In 2019, effort went into processing and harmonizing the metadata that describes the CF datasets but the data contained in those datasets was untouched. In 2020, we plan to begin the systematic processing and cataloging of the actual data by identifying data levels, processing scripts, and developing harmonization strategies for abstracting the data to a level where it can be integrated. For example, a GWAS study that called variants, can be integrated with RNA-seq data by converting each data type into gene sets. Metabolomics profiling can be compared to RNA-seq data by applying a model that converts metabolomics data to RNA-seq data and RNA-seq data to metabolomics. In most cases, tools and workflows to perform such abstractions already exist, but these need to be better organized and tested. High level processed data provided with rich metadata will be delivered in dataframe formats that can be consumed by data analytics platforms such as R Studio or Jupyter Notebook (Python). These are data science commonly used data analysis platforms that would benefit from having easy access to CF datasets. Hence, we will develop R and Python libraries specifically for easy access to CF data and metadata. These libraries will access the data and metadata via a well-documented API. Having the data ready for integrative analyses, we will prepare examples that show how machine learning algorithms can be applied to such data. For example, we plan to test whether we can predict metadata elements directly from the data. This particular example will also inform and accelerate the manual FAIRification efforts of CF datasets.

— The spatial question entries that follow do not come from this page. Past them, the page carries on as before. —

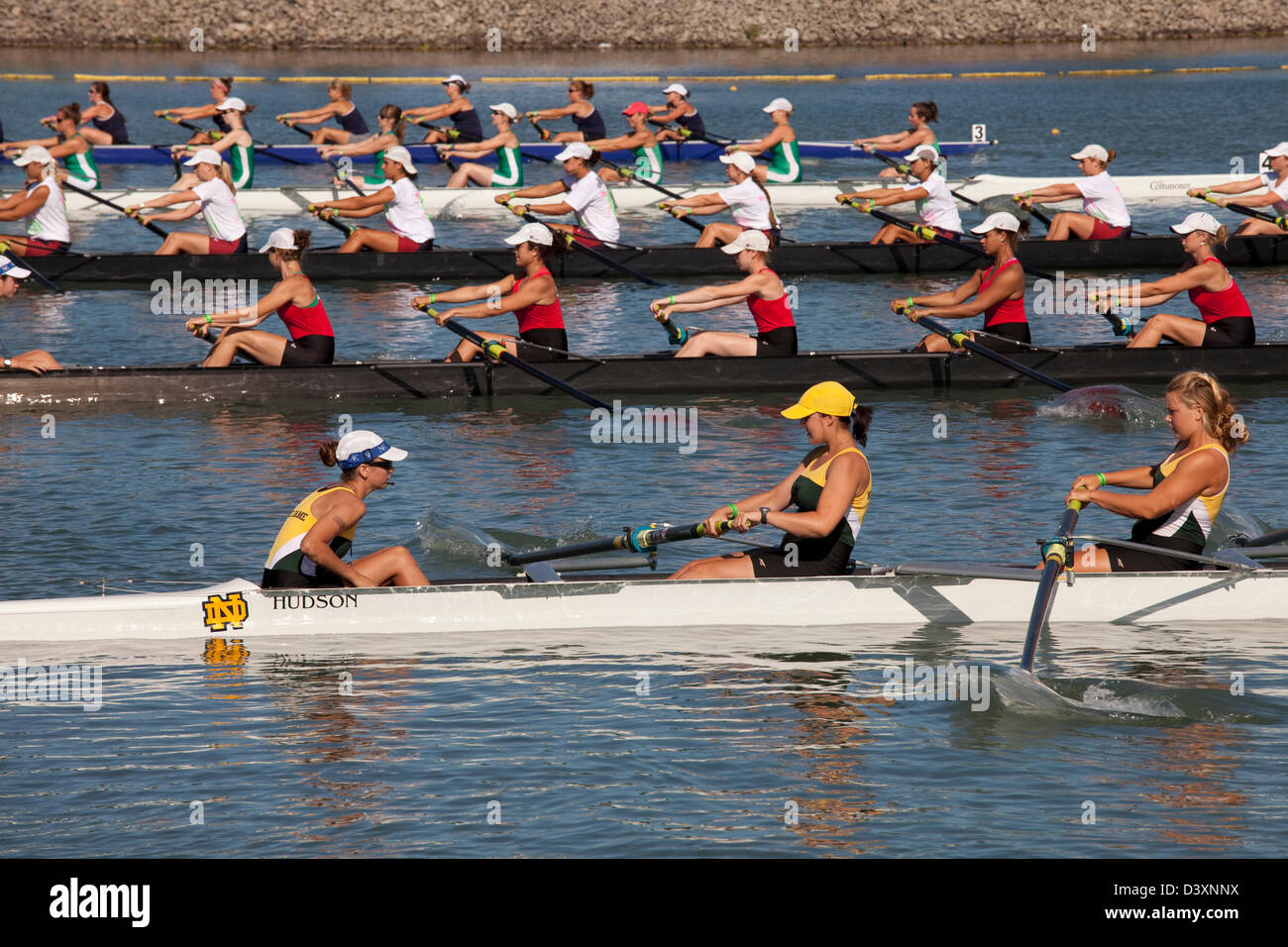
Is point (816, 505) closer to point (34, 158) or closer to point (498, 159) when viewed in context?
point (34, 158)

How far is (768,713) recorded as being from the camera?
9.57 m

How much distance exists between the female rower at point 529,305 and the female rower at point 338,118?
1453 cm

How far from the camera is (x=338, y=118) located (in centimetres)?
3080

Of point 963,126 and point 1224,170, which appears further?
point 963,126

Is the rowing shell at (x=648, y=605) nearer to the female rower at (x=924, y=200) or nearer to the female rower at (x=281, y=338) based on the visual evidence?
the female rower at (x=281, y=338)

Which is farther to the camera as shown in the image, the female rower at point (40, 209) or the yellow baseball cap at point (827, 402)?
the female rower at point (40, 209)

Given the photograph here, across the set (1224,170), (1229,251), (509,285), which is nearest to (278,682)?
(509,285)

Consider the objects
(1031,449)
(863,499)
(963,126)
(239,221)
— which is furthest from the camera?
(963,126)

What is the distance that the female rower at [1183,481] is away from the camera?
393 inches

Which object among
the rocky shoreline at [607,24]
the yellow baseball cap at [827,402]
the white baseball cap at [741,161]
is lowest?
the yellow baseball cap at [827,402]

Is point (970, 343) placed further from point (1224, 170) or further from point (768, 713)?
point (1224, 170)

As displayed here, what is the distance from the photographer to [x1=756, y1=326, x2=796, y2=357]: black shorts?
17.1 m

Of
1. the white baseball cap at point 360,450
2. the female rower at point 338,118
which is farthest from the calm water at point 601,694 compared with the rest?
the female rower at point 338,118

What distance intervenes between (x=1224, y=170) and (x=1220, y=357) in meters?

Plans to develop data visualization components

Once the CFDE metadata and datasets are loaded into a catalog such as DERIVA, the data and metadata will be made available for query and download via a user interface. Since these data and metadata will be in a format that is well structured, it could be systematically visualized. Such visualization can be for the purpose of providing summary statistics of what is in the catalog, as well as for exploring the high dimensional structure within the data. Such data visualization capabilities are expected to significantly enrich the user experience. Our group has extensive experience in developing such UI components. In addition, existing UI components developed by the DCCs, and by others, could be integrated into the catalog user facing portal interface. Hence, we plan to develop new, and integrate existing, data visualization components for the CFDE portal. We will focus on data visualization components that are concerned with comparing gene sets and signatures, and querying such sets and signatures against public databases. For example, we developed Clustergrammer4, application: https://amp.pharm.mssm.edu/clustergrammer/ source code: https://github.com/MaayanLab/clustergrammer to visualize heatmaps of any data matrix. We are currently developing ScatterBoard to visualize any dataset as scatter plots that place data objects in 2D or 3D based on their similarity. These components are developed with the React framework so they can be embedded in any website, Jupyter Notebooks, or other web-based system that host biomedical datasets.

References

  1. Wilkinson et. el. Sci Data. 2016 Mar 15;3:160018.
  2. Clarke et al. Cell Systems. 2019 Accepted
  3. Bugacov et al. Proc IEEE Int Conf Escience. 2017 Oct;2017:79-88.
  4. Fernandez et al. Sci Data. 2017 Oct 10;4:170151.